Thomas Caskey, a professor of molecular and human genetics at Baylor School of Medicine and founder of the school’s Medical Genetics Laboratories, was recently named senior vice president for medical science and diagnostics at NextCODE Health, which is developing a system for the application of genome sequence data and the improvement of medicine. In addition, Caskey will also serve as the founding member and chair of NextCODE’s scientific advisory board.
NextCODE is a Cambridge, Massachusetts-based company that aims to provide physicians and researchers worldwide with the possibility of improving both diagnosis and disease treatment through its genome sequencing data system. Its concept is a combination of the only whole-genome analysis system developed at population-scale and the largest clinical genetics reference database in the world, which enables the improvement of accuracy and efficiency in the results. The company chose Caskey to advance their concept based on his long, proven career in the field of genomics, believing that his expertise will advance their research and development.
“We are thrilled to welcome Tom on board at such an exciting point in the growth of our business and in the medical application of genomics that he has pioneered,” said the president and CSO of NextCODE, Jeffrey Gulcher, MD, PhD. “Tom’s leadership runs from pathbreaking gene discovery through clinical genomics and drug development. His scientific and medical insight will be invaluable across the full range of fields in which our technology promises to advance better healthcare.”

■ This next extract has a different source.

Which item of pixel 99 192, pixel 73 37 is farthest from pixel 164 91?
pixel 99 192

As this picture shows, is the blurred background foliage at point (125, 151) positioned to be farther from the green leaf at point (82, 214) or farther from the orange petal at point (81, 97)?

“Sequencing has been solved, and NextCODE’s technology has all of the capabilities needed to bring that data swiftly into widespread clinical use,” said Caskey. “That means a data architecture that can rapidly deliver analysis at scale, accurate diagnosis, and interpretation backed by the best reference sets. Only NextCODE does all that today, and my task is to help get these capabilities into the hands of the institutions and doctors around the world who are using genomics to improve patient outcomes.”

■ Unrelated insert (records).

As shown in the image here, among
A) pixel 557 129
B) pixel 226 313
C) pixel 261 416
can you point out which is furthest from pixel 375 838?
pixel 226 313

At BCM, Caskey is one of the researchers responsible for developing a major exome sequencing project conducted on volunteers from the Houston Chapter of the Young Presidents’ Organization (YPO), as a way of collecting data for “control” and to give volunteers the ability to find out information about their own health. Caskey’s work is widely recognized, and for the 50th anniversary of the discovery of human genetic code, the professor published a comment in a 2014 issue of the Proceedings of the National Academy of Sciences, reflecting on this major milestone in the genetics field and the evolution of the field ever since.